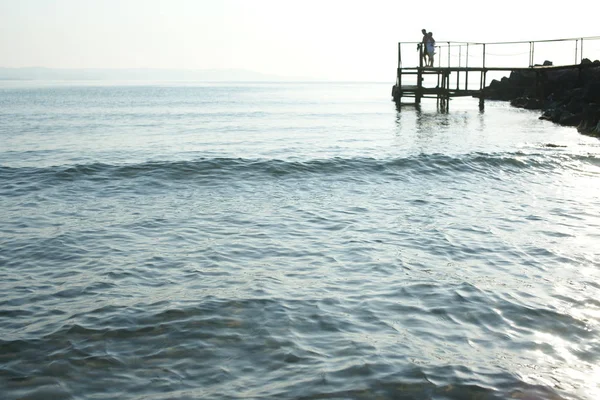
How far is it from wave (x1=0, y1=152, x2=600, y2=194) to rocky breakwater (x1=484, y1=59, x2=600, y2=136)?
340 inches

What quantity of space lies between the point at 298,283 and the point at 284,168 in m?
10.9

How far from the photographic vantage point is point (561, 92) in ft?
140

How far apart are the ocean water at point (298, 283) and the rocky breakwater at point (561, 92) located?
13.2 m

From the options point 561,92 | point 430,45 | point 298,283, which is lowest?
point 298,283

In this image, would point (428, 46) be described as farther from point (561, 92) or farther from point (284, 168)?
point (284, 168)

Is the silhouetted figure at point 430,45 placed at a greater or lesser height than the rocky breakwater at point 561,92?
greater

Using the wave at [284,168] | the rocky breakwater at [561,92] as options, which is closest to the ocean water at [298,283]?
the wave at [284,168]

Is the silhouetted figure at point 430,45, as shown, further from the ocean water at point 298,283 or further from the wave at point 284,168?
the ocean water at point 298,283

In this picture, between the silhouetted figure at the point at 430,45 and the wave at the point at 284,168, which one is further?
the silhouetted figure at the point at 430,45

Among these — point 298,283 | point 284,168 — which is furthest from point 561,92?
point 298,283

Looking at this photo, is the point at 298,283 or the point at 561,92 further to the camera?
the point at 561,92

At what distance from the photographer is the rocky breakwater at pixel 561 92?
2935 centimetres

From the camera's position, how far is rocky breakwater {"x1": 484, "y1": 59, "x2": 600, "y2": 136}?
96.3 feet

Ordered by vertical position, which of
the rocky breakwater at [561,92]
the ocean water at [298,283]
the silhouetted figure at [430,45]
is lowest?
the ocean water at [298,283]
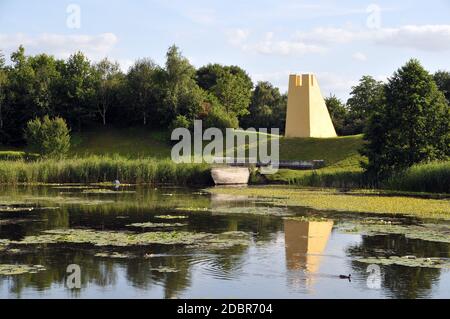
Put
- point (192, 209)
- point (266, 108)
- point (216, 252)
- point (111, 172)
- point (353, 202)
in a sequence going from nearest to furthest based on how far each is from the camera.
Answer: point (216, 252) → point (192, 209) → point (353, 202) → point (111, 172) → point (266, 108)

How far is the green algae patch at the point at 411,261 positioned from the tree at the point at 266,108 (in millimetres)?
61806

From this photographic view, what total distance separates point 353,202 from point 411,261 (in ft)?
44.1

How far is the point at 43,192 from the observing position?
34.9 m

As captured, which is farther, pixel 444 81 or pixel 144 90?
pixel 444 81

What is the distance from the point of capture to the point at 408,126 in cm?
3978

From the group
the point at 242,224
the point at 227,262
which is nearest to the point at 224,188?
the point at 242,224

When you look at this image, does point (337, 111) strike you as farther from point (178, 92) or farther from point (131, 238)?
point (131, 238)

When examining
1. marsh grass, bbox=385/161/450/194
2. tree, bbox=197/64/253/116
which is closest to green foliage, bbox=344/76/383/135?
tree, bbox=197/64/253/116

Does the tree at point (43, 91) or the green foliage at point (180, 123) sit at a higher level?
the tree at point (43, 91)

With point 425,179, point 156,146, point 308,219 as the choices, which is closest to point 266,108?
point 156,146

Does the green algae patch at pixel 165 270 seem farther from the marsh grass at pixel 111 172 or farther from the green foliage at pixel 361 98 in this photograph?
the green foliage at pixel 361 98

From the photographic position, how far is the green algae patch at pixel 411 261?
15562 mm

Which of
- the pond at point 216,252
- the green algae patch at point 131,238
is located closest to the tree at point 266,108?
--- --- ---
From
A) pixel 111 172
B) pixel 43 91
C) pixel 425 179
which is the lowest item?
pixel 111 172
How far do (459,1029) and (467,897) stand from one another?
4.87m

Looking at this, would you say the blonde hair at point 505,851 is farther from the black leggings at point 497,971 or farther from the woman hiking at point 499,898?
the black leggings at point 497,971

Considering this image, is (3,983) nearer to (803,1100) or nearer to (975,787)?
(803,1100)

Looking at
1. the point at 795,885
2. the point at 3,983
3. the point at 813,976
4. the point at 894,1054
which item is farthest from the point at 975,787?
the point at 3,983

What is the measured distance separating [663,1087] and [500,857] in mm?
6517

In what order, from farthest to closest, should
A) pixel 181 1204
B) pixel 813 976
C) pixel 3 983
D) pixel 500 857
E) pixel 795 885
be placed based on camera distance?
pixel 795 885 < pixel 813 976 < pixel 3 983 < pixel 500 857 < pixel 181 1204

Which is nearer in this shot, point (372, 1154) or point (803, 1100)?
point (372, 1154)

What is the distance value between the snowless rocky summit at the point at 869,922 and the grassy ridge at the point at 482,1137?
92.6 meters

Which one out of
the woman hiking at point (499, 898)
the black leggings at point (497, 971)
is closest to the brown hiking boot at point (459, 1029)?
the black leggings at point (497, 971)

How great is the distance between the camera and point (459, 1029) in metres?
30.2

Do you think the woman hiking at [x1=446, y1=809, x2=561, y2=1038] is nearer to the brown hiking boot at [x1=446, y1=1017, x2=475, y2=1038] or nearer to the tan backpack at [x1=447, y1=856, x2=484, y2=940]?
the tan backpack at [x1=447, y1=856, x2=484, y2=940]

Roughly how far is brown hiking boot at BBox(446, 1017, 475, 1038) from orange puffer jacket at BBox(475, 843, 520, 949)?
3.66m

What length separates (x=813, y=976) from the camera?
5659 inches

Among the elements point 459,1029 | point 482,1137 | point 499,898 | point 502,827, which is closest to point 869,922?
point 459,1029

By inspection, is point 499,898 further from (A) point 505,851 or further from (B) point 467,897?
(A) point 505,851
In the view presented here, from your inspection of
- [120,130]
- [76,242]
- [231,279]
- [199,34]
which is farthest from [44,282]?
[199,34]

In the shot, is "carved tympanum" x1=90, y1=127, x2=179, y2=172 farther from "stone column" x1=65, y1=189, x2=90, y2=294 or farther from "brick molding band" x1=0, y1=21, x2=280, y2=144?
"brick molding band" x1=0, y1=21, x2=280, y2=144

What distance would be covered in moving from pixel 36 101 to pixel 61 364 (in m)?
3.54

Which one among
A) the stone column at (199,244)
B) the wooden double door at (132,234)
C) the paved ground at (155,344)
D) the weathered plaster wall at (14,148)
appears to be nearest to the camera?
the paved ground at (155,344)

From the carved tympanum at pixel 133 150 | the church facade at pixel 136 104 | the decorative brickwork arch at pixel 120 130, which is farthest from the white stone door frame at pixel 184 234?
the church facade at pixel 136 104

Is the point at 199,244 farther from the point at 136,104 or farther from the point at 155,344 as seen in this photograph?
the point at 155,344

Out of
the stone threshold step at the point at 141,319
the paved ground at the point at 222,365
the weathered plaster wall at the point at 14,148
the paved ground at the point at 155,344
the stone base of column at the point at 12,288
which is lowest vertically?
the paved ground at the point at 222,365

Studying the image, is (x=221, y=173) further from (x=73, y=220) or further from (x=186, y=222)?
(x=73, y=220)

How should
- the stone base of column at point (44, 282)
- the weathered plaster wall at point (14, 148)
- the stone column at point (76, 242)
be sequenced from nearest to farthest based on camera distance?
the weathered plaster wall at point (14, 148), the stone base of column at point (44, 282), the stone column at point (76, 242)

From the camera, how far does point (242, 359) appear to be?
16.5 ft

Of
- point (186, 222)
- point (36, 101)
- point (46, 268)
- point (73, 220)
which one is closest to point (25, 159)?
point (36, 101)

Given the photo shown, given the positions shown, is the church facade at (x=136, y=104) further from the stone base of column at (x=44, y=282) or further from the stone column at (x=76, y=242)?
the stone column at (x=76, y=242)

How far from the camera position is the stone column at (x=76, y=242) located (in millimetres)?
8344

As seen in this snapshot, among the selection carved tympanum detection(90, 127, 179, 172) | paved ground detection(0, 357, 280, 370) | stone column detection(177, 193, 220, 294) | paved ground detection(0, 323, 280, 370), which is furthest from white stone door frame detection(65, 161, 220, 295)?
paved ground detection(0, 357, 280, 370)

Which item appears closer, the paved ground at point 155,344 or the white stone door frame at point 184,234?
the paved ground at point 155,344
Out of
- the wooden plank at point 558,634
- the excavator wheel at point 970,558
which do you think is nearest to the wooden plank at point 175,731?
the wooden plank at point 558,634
--- --- ---
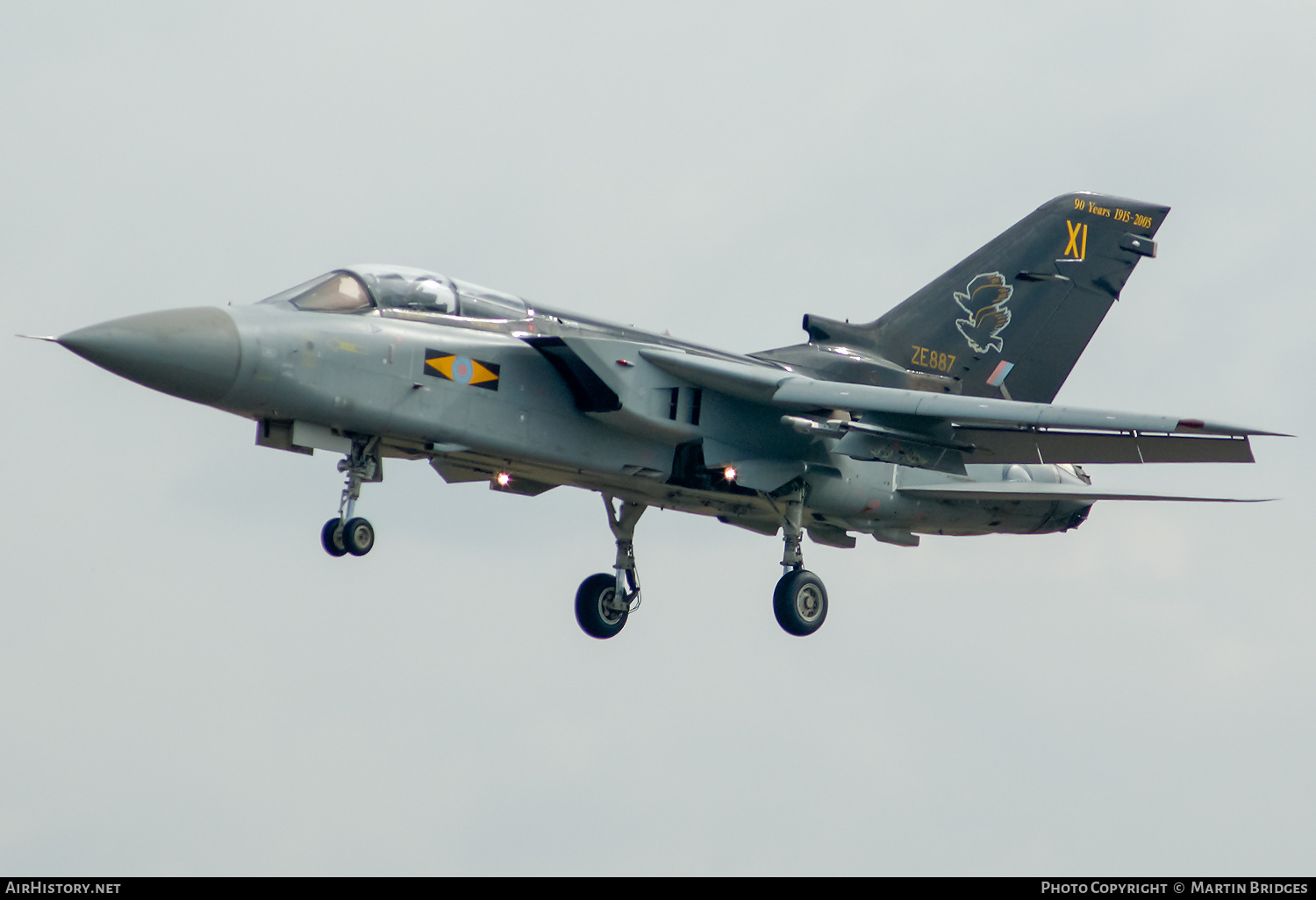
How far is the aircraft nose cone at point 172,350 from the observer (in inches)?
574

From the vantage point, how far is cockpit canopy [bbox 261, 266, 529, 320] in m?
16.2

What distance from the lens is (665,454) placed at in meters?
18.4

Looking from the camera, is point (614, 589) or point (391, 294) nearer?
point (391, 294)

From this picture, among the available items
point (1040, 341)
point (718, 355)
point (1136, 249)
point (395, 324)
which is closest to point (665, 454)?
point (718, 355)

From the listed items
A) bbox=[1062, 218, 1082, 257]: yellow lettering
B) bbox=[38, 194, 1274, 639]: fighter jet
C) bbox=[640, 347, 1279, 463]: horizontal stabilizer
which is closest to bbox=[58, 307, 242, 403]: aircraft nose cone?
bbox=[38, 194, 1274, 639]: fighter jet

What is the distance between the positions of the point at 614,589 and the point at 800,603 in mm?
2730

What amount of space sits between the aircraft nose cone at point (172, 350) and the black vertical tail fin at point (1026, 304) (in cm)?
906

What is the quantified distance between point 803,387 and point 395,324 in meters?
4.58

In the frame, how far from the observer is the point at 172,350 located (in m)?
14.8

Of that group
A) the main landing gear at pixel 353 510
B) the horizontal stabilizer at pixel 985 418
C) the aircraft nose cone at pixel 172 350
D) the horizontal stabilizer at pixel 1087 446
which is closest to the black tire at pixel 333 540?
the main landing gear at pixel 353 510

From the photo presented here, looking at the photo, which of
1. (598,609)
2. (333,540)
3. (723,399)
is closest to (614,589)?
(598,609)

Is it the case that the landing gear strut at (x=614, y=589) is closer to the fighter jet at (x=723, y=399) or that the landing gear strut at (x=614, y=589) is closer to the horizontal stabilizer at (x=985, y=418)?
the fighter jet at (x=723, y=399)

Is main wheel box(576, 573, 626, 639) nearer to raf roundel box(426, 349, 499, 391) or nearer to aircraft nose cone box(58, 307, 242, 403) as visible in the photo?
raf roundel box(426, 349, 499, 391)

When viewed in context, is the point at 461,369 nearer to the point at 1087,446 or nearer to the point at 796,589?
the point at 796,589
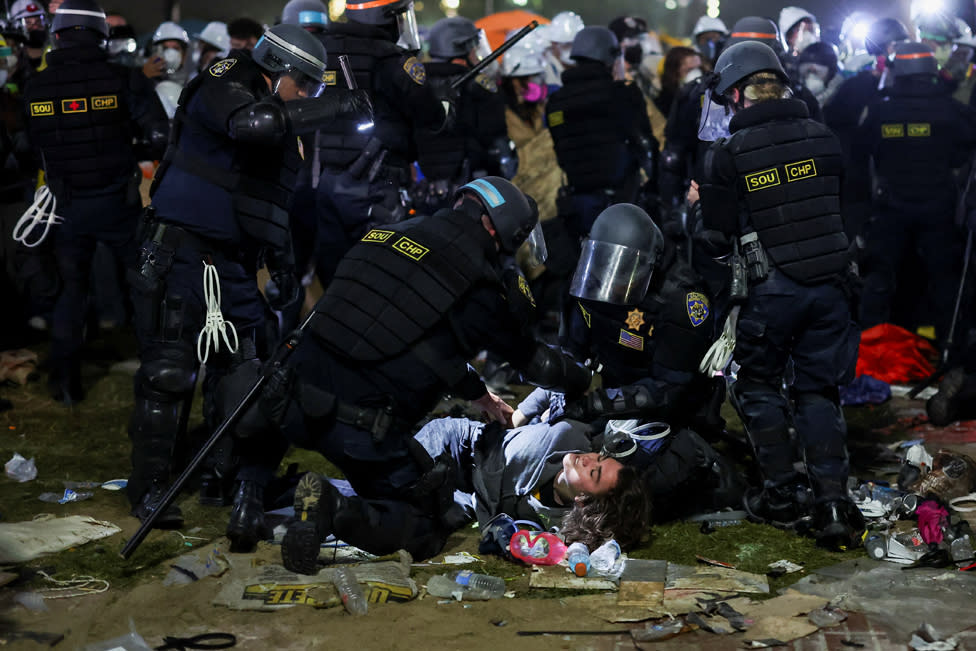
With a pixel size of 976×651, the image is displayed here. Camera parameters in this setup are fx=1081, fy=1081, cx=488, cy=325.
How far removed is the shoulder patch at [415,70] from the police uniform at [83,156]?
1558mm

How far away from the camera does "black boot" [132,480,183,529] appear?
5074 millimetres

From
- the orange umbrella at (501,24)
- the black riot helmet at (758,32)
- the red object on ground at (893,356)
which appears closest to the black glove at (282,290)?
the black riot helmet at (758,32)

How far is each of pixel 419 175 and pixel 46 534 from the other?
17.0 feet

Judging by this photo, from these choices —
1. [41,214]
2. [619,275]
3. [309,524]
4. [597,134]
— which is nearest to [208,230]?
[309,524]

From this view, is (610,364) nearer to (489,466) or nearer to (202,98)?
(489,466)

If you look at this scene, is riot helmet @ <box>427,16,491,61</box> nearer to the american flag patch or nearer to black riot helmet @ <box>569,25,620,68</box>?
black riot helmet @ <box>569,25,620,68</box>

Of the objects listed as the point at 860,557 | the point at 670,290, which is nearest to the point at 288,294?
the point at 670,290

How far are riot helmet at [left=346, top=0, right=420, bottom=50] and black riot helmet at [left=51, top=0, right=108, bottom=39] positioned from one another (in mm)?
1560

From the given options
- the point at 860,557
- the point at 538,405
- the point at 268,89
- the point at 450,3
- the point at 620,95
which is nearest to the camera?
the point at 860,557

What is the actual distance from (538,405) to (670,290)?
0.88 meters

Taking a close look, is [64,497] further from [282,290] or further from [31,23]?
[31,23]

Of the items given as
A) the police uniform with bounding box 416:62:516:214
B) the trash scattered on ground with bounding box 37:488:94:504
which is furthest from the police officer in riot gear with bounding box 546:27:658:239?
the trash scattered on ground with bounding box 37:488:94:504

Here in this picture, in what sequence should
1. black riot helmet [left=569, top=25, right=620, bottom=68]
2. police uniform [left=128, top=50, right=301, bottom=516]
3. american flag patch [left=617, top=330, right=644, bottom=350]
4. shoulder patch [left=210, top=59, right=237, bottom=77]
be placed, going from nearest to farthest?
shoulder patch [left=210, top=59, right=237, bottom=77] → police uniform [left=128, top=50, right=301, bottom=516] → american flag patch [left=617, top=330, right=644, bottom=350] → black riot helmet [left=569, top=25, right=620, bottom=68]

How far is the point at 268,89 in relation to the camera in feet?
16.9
--- --- ---
#### WHAT YOU ARE ASKED TO DO
Print everything in the listing from the line containing "When you look" down to the line containing "is located closest", both included, word for word.

#### TASK SOLUTION
When you look at this image, does point (337, 111) strike you as farther from point (178, 92) or farther from point (131, 238)?
point (131, 238)

When examining
1. marsh grass, bbox=385/161/450/194
2. tree, bbox=197/64/253/116
which is closest to green foliage, bbox=344/76/383/135?
tree, bbox=197/64/253/116

Does the tree at point (43, 91) or the green foliage at point (180, 123) sit at a higher level?
the tree at point (43, 91)

With point 425,179, point 156,146, point 308,219 as the choices, which is closest to point 266,108?
point 156,146

Does the green algae patch at pixel 165 270 seem farther from the marsh grass at pixel 111 172 or farther from the green foliage at pixel 361 98 in this photograph?
the green foliage at pixel 361 98

From the photographic position, how far is the green algae patch at pixel 411 261?
15562 mm

Which of
- the pond at point 216,252
- the green algae patch at point 131,238
is located closest to the tree at point 266,108?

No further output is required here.